> [PROBLEM]: Give each line of the data below as a string in a JSON list, skipping any blank lines. Leave the pictures out of your answer.
------ INFORMATION SUPPLIED
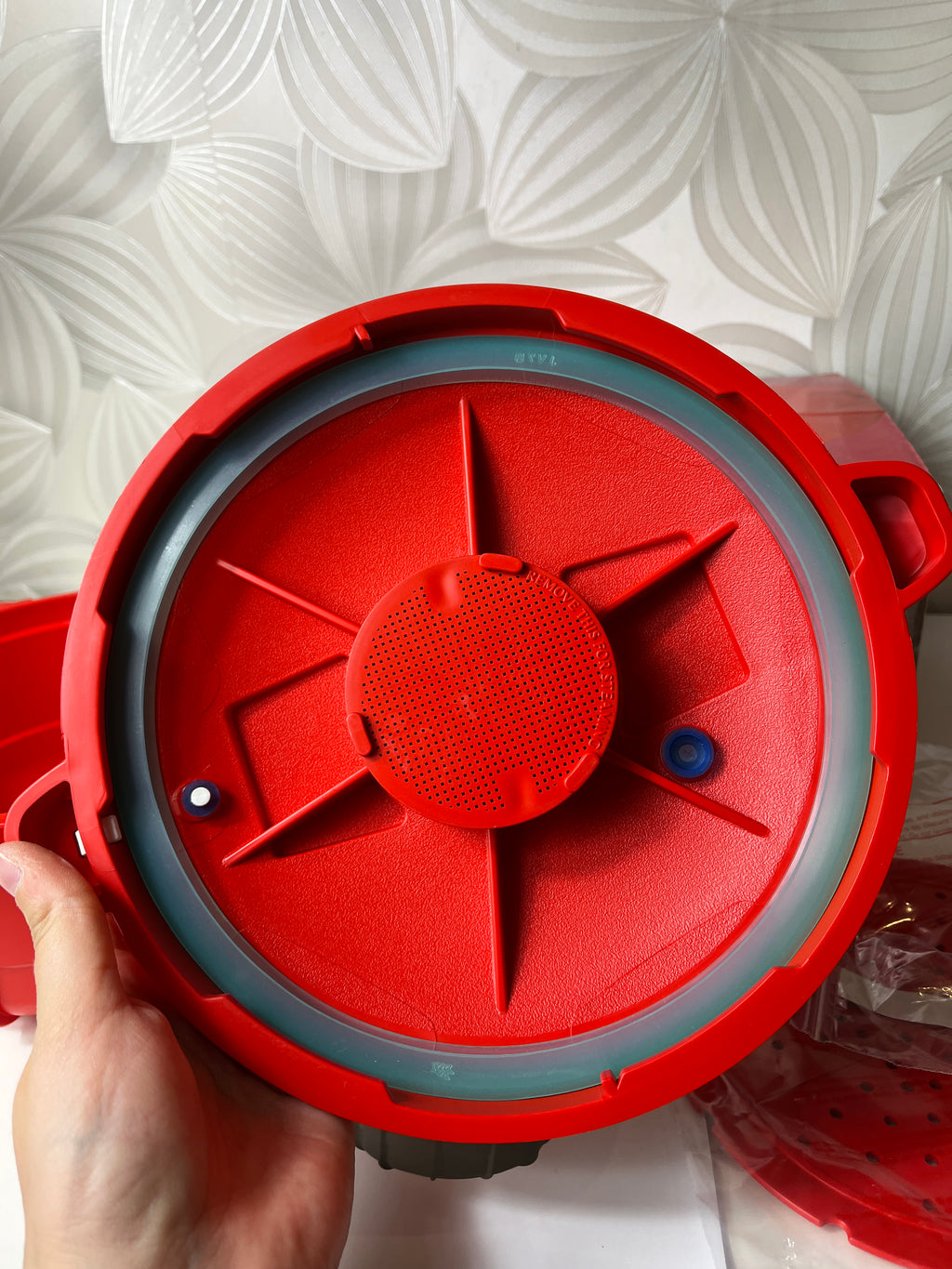 Mikrobangų krosnelės greitpuodis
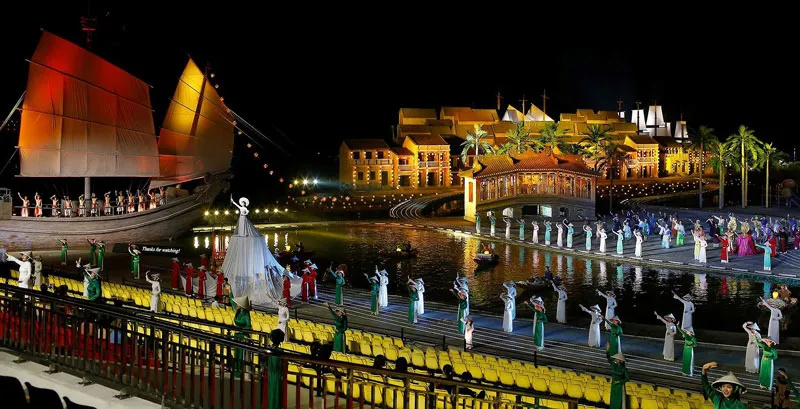 Hoi An Memories Show Ticket & Hoi An Memories Land's Combo | Vietnam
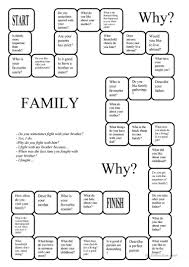 These courses are for beginners to advanced level. Family A Boardgame Worksheet Free Esl Printable Worksheets Made By Teachers Therapy Worksheets Family Therapy Worksheets Family Therapy Activities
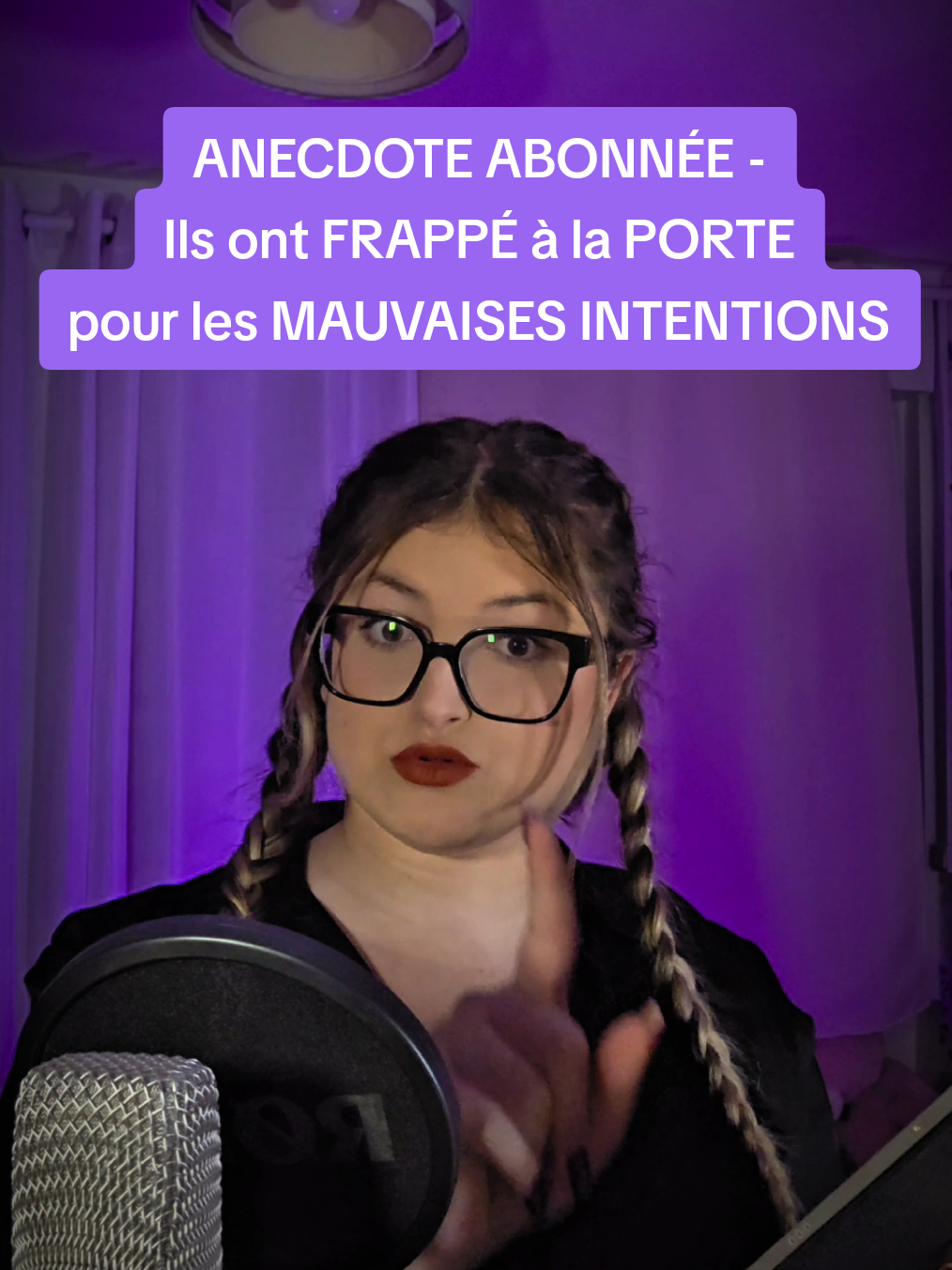 Ils ont FRAPPÉ à la PORTE mais c'était PAS pour les BONNES INTENTIONS #storytime #anecdote #histoireflippante #oceaneweek #lessecretsdeloly 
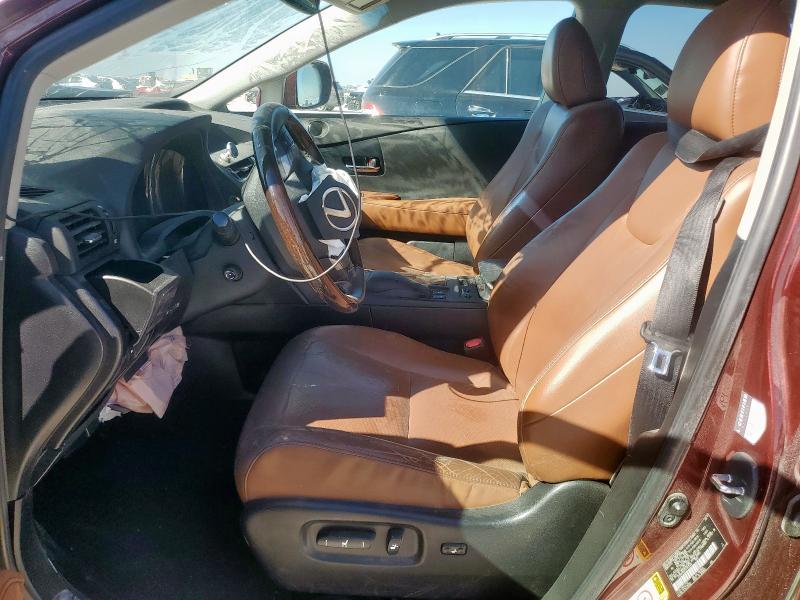 Photo 7 from auction – 2015 LEXUS RX 350 BAS with VIN 2T2BK1BAXFC343102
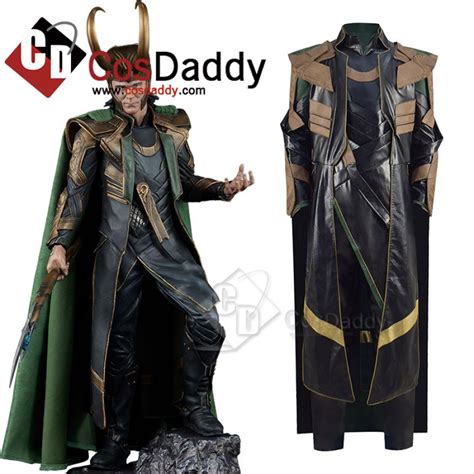 Marvel Loki Season 1 Cosplay Loki Costume Halloween Carnival Suit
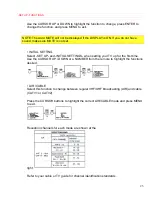 Предварительный просмотр 23 страницы Hitachi 20SA2B Operating Manual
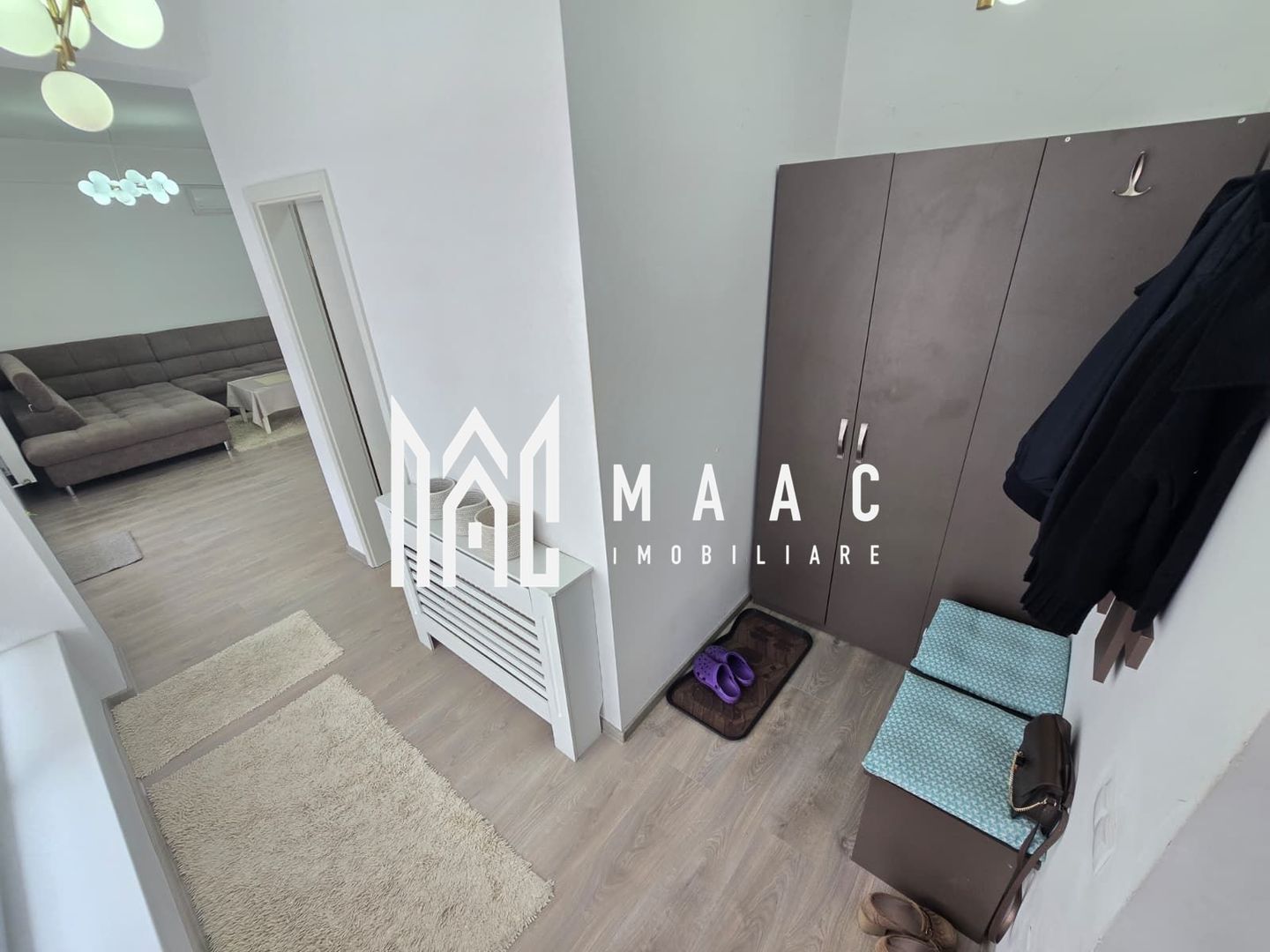 Penthouse 4 camere de închiriat | Turnișor, Sibiu | terasă 155 mp - Poză 20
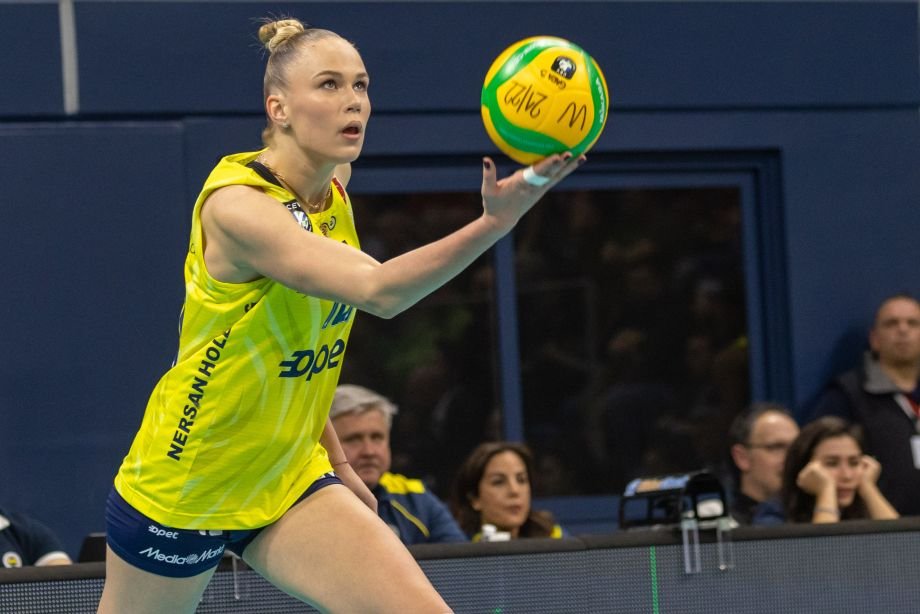 Арина Федоровцева в «Фенербахче»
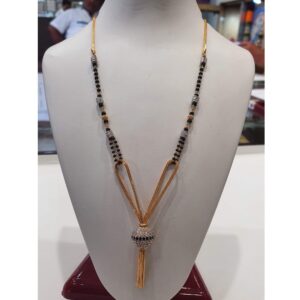 916 Gold Designer Mangalsutra SVJ-M12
------------
> [ANSWER SPACE]:
[
  " Mikrobangų krosnelės greitpuodis",
  " Hoi An Memories Show Ticket & Hoi An Memories Land's Combo | Vietnam",
  " These courses are for beginners to advanced level. Family A Boardgame Worksheet Free Esl Printable Worksheets Made By Teachers Therapy Worksheets Family Therapy Worksheets Family Therapy Activities",
  " Ils ont FRAPPÉ à la PORTE mais c'était PAS pour les BONNES INTENTIONS #storytime #anecdote #histoireflippante #oceaneweek #lessecretsdeloly ",
  " Photo 7 from auction – 2015 LEXUS RX 350 BAS with VIN 2T2BK1BAXFC343102",
  " Marvel Loki Season 1 Cosplay Loki Costume Halloween Carnival Suit",
  " Предварительный просмотр 23 страницы Hitachi 20SA2B Operating Manual",
  " Penthouse 4 camere de închiriat | Turnișor, Sibiu | terasă 155 mp - Poză 20",
  " Арина Федоровцева в «Фенербахче»",
  " 916 Gold Designer Mangalsutra SVJ-M12"
]